Howard said he and other gunners were firing at the plane, but didn't know if any of them hit it, or if the volume of fire made it miss.
Just barely.
“And flew ten feet over my head. I’ve often said, 'Look, that’s how close I came to being hit.' Ten feet over my head and then splashed into the water, off the port bow. But I was lucky. I picked shrapnel out of my pants and shoes, while a lot of friends got wounded.
The brutal Battle of Okinawa lasted nearly three months, but Howard said the USS Menard left long before the battle ended. The ship went to another island, where it prepared for the expected invasion of Japan itself — an attack expected to cost hundreds of thousands of lives.
But that assault never came, because the U.S. dropped atomic bombs on Hiroshima and Nagasaki, which forced Japan to surrender.
“Joy,” Howard said, describing his reaction when he heard of the bombs being dropped.
“Because the war is going to end. The U.S. has a secret bomb that will end the war. Great joy, because you [know] what happened on Okinawa.”
About a month later, he said, the USS Menard led several other ships into Nagasaki harbor. It was a sobering reminder, he said, of what could have been their fate.
“As it turned out, we were the first ship into Nagasaki, the lead ship, and that’s what we were going to do if the battle had taken place for Nagasaki. [We] would have been the lead ship into there, and I don’t think we would have survived."
For the remainder of his time in the Navy, Howard said, the ship ferried U.S. soldiers into Japan, and took others home to the U.S. He said soldiers referred to the ship on those trips as the “magic carpet."

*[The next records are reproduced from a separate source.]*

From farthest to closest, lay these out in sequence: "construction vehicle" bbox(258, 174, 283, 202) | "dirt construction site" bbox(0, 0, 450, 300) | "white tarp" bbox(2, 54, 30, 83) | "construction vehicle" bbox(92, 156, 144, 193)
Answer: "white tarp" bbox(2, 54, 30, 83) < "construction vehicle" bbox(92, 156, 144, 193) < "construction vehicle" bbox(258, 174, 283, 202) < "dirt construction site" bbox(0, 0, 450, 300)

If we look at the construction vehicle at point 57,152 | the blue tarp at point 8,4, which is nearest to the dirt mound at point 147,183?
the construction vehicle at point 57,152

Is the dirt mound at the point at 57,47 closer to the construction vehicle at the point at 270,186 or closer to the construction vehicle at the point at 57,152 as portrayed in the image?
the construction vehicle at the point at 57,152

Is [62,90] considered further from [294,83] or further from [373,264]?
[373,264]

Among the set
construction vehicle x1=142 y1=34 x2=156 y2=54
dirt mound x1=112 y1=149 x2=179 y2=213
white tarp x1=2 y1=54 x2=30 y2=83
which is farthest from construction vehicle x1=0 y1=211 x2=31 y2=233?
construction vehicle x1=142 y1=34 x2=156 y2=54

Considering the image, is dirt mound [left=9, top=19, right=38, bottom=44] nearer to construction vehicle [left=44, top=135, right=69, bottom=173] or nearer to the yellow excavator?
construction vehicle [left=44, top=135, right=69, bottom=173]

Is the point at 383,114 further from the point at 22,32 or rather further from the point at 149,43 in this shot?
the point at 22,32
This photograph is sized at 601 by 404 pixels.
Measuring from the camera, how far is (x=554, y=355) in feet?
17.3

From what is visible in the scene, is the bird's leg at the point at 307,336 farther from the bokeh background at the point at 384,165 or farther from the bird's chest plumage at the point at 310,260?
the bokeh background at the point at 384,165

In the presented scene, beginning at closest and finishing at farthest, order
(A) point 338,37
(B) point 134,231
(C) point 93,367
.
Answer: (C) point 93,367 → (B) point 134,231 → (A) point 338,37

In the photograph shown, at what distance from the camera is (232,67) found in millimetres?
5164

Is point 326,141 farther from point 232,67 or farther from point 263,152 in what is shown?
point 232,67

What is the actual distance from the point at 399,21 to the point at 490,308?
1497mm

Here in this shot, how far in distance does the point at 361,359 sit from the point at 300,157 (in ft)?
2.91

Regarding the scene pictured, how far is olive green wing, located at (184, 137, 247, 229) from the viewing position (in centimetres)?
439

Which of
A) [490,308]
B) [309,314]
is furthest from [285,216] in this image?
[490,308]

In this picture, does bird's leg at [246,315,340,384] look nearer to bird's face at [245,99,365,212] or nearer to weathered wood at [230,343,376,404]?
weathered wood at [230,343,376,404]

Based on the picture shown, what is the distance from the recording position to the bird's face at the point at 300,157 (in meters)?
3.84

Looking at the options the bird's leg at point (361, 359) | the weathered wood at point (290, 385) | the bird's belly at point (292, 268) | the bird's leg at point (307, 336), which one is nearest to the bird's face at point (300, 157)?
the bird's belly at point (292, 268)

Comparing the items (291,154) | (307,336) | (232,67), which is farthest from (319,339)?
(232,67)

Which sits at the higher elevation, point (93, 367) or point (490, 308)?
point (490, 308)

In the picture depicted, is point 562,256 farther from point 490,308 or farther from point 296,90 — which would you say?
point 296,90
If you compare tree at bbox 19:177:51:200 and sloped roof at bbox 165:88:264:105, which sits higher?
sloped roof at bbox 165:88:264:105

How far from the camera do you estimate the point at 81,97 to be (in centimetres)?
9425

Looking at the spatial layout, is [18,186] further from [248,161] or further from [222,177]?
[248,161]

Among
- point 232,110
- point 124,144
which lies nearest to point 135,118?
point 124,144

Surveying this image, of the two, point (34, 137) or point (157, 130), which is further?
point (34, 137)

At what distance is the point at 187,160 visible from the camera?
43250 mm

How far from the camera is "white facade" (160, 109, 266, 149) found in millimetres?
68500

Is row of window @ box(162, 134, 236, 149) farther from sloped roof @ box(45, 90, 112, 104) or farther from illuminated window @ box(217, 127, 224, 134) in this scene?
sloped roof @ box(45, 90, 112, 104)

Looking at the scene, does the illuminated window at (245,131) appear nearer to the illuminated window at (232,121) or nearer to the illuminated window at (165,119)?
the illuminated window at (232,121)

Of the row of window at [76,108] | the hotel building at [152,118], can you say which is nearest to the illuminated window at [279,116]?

Howard was discharged from the Navy when he was just 19. He tried going back to finish high school, but felt out of place.
“Absolutely. I was a man, I went to Commerce High to see about finishing my education, and saw all these kids and said they seemed so young, I can’t do this.”
Instead, he went to work in a manufacturing plant in Worcester, was promoted into management and stayed 25 years, eventually helping the company learn to use computers. Howard said he also had several businesses of his own on the side during that time. He eventually bought a sawmill in Wiscasset and moved to Maine, where he lives today.
He has compiled a detailed notebook of his time in the Navy, the Battle of Okinawa, reunions of the USS Menard crew and more. He said he may be the last living member of that crew, and wants to make sure their story is told.
Asked if he is proud of serving in the war, Howard didn’t hesitate.
“Very proud — that I could go and help stop a war."
But then thoughts of modern conflicts, such as Ukraine, come to mind, and Howard said he sometimes gets angry.
“And you see what’s happening now, old men starting wars, and its crazy.”